═════ Passage shown ═════

There is no generally prevailing definition of privity which can be automatically applied to all cases involving res judicata and collateral estoppel.
In determining whether privity exists, courts generally employ a functional analysis, which entails a careful examination of the circumstances of the case and the rights and interests of the parties to be held in privity. Thus, the question of who is a privy is a factual one requiring a case-by-case examination.
In general, it may be said that ... privity involves a person so identified in interest with another that he represents the same legal right.

47 Am.Jur.2d Judgments § 663, pp. 84-86 (1995) (footnotes omitted). One court has stated that,

[a] privy, in the context of collateral estop-pel, is one so related by identity of interest with .the party to the judgment that such party represented the same legal right. Parties are in privity for collateral estoppel purposes if the interests of the non-party are so closely related to the interests of the party, that the non-party can be fairly considered to have had his day in court.

Missouri Mexican Products, Inc. v. Dunafon, 873 S.W.2d 282, 286 (Mo.App.1994) (citations omitted).

═════

Stated problem 1:
Extract each line of the entries that contains the string "chairs".
The passage on privity has no connection to the entries that come after it.

═════ Record extracts ═════

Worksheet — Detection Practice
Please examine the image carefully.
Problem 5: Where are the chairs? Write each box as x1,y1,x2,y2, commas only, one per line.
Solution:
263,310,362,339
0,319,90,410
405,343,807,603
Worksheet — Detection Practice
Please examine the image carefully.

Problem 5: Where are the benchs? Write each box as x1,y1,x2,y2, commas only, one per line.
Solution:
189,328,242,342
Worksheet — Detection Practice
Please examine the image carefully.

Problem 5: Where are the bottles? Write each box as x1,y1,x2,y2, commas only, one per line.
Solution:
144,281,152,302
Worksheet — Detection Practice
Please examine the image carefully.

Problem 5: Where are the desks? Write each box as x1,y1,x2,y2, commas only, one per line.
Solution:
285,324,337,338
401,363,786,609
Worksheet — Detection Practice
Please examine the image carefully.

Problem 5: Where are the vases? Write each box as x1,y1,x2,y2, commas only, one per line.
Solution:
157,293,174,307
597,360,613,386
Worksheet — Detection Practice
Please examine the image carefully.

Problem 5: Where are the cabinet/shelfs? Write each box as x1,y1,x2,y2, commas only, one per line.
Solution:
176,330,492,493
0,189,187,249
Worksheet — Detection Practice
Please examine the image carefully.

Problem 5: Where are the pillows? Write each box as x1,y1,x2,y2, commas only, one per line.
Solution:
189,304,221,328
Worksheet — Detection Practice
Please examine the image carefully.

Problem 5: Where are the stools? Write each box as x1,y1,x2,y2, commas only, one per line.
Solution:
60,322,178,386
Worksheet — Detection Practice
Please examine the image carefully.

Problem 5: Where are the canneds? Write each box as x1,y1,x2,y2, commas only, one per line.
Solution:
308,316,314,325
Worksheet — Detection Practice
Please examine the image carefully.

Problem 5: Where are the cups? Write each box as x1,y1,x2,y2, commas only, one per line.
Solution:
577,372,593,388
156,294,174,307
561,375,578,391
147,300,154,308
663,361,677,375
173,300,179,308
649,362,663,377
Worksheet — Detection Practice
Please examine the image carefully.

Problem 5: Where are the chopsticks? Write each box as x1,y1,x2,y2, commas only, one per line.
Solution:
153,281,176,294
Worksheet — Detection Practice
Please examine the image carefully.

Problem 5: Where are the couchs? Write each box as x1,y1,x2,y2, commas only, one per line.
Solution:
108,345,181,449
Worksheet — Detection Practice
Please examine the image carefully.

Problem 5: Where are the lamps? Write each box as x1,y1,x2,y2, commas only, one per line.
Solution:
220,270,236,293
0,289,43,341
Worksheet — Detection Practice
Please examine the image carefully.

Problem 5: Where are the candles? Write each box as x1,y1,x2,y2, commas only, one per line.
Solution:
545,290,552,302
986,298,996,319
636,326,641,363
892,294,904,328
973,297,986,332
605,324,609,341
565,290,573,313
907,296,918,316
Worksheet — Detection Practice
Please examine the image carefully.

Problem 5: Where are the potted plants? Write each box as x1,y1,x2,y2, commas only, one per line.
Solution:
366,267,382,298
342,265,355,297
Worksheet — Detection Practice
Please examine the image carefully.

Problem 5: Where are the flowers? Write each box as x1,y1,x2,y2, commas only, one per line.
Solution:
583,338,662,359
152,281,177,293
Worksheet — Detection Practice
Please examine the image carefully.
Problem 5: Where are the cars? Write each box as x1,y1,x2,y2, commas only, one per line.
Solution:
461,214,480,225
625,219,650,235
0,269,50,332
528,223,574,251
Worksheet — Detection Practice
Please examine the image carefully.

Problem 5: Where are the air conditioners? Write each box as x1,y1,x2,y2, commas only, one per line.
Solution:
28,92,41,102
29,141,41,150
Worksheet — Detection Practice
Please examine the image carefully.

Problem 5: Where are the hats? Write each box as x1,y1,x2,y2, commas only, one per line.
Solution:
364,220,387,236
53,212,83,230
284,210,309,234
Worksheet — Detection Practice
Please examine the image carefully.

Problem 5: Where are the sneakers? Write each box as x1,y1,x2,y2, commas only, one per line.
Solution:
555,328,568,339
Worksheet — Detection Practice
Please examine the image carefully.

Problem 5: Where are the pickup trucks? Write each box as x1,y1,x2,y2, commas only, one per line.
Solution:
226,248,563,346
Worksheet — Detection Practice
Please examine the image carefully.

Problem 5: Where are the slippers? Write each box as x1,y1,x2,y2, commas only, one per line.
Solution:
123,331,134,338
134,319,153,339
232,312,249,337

═════

Stated problem 2:
Extend the passage on privity in collateral estoppel, beginning right after its final citation.

Exercise output 1:
Problem 5: Where are the chairs? Write each box as x1,y1,x2,y2, commas only, one per line.

Exercise output 2:
There are specific rules governing when corporations and their officers and shareholders are in privity. Generally, corporations and their officers and shareholders are not in privity for res judicata and collateral estoppel purposes. See 47 Am.Jur.2d Judgments § 696 (1995); and Patton v. Dumpson, 498 F.Supp. 933, 943 (1980) (“identity of interest is not presumed between private corporations and their officers.”). This rule, however,

does not apply to closely-held corporations and their officers and shareholders, such that a close corporation is generally considered to be in privity with its dominant officer and shareholder, especially where the nonparty officer and shareholder actively participated in the prior action against the corporation, unless his or her interest and that of the corporation are so different that the nonparty should have an opportunity to relitigate the issue.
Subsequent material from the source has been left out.